--- start of Selected passage ---

TCBA members swarm to meetings each month through November
The 12 bee hives in Conrad Legatt’s bee yard or apiary are located in a grove of walnut trees in a staggered arrangement.
Conrad stands near one of the hives, watching them and talking about bees and beekeeping. The bees fly back and forth from their hives to their destinations – flowers in fields, gardens, and pastures in the surrounding area –paying no attention to us. Bees often travel two to three miles and can go as far as five miles from their hives to collect nectar, from which they make honey and pollen, with which they feed their young.
The asymmetrical arrangement of the beehives is tempered by the hives all being of similar height and all having their entrances facing south. The tall stacks of white boxes are placed around the shady grove with plenty of space between them. On the north side of each hive is a small handle, which allows access to the screened drawer beneath the hive in which excess bee pollen is collected. As we talk, Conrad pulls out each drawer and pours the golden-brown nuggets of bee pollen into a bucket. Later, he will clean the bee pollen to get it ready for sale.

--- end of Selected passage ---
--- start of Data shown ---

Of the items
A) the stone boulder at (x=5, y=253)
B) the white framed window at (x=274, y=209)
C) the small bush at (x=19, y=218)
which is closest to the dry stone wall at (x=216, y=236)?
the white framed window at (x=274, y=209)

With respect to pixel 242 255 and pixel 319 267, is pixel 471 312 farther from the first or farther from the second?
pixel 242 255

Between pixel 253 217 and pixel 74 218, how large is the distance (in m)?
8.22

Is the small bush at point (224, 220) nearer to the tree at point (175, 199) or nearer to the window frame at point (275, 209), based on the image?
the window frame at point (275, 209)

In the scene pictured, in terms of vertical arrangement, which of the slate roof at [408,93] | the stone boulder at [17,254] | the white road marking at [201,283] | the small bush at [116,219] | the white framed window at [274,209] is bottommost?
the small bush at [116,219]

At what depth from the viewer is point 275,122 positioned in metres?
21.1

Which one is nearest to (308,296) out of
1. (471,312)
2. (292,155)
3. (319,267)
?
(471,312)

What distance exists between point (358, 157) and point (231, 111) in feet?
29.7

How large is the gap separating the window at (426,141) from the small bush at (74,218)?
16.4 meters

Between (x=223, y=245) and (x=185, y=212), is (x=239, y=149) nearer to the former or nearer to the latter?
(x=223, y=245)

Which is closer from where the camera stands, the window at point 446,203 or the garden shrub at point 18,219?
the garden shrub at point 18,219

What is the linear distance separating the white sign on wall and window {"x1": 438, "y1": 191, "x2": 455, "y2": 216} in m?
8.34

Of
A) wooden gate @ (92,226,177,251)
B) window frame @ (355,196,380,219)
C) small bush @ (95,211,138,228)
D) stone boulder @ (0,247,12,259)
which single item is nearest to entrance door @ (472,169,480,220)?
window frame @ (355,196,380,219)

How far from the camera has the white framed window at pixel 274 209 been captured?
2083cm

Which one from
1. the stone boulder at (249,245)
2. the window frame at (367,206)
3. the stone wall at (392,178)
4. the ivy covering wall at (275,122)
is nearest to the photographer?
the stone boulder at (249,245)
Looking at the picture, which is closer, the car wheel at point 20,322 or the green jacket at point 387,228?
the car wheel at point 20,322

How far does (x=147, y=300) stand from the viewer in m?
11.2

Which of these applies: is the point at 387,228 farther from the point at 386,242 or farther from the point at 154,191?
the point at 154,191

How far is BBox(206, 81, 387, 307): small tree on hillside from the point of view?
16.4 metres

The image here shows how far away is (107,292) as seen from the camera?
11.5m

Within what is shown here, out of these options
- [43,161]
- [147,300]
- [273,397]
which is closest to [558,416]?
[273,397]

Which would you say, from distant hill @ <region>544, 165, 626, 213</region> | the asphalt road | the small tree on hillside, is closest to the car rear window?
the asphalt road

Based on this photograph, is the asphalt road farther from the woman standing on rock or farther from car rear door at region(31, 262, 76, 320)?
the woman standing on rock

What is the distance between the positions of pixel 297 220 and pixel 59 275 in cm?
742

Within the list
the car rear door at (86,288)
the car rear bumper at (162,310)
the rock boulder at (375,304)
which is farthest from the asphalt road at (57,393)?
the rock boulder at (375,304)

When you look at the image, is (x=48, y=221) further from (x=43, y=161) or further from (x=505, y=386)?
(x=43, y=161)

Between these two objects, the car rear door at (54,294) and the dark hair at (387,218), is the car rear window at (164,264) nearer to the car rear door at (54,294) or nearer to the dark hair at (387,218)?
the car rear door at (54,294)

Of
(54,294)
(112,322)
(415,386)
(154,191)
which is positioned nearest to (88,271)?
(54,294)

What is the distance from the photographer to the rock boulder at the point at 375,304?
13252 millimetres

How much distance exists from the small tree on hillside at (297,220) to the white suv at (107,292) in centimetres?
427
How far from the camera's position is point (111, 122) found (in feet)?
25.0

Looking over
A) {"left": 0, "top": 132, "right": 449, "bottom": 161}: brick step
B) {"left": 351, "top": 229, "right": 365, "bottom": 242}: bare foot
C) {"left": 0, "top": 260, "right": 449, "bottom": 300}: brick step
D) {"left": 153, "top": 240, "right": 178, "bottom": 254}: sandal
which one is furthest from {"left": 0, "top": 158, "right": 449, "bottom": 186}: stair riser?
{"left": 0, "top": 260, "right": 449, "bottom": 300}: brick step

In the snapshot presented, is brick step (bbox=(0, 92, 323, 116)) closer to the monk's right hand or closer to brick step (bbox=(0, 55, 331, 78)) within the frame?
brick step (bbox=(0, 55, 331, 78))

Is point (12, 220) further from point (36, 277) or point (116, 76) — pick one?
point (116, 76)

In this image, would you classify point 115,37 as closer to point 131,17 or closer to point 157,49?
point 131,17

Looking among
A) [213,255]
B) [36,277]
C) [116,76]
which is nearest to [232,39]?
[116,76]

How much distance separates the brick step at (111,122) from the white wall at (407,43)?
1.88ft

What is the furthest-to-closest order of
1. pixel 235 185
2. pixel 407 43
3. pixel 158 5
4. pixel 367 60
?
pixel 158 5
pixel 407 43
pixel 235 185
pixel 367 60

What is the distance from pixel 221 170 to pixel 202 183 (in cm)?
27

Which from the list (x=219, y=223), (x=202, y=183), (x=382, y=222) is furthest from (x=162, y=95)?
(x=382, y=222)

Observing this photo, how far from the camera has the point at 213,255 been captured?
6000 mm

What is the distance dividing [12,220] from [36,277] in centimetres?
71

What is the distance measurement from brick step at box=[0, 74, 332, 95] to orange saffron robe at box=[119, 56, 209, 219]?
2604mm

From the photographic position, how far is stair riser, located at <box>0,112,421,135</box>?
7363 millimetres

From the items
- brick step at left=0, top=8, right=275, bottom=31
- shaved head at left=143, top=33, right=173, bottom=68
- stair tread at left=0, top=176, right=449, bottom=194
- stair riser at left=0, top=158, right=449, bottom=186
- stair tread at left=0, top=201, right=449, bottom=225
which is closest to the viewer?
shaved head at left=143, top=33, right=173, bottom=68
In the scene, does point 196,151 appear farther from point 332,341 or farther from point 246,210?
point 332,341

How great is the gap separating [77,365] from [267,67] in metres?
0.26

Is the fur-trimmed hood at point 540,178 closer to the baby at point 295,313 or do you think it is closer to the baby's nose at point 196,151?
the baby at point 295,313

--- end of Data shown ---

Problem set.
A. Answer these questions using the beekeeping passage:
(i) How many hives are in Conrad Legatt's bee yard?
(ii) Which direction do the hive entrances face?
(iii) What is the farthest distance bees can go from their hives to collect nectar?
B. Echo the beekeeping passage word for word, beginning at the words "The asymmetrical arrangement" and stopping after "ready for sale.".
C. Write what comes next in the beekeeping passage, starting after its last sentence.
The items are separate material and have no connection to the beekeeping passage.

Answers per task.
A.
(i) 12
(ii) South
(iii) Five miles

B.
The asymmetrical arrangement of the beehives is tempered by the hives all being of similar height and all having their entrances facing south. The tall stacks of white boxes are placed around the shady grove with plenty of space between them. On the north side of each hive is a small handle, which allows access to the screened drawer beneath the hive in which excess bee pollen is collected. As we talk, Conrad pulls out each drawer and pours the golden-brown nuggets of bee pollen into a bucket. Later, he will clean the bee pollen to get it ready for sale.

C.
Bee pollen is only one of several bee products which beekeepers collect. Honey, of course, is the most well known of bee products. Honeybees produce honey from the nectar which they collect from flowering plants. The honey they produce in the summer feeds the bees throughout the winter. As it happens, most colonies of honeybees produce more honey than they can use, so beekeepers collect a portion of the honey, leaving the rest for the bees.
Conrad points to one of the few shorter stacks of boxes. “That one there is not as strong a colony. It won’t make it through the winter, so I won’t even try to overwinter it. I’ll just extract all the honey from it this fall.” After letting this hive die off, Conrad will start up a new colony in the spring with a new queen.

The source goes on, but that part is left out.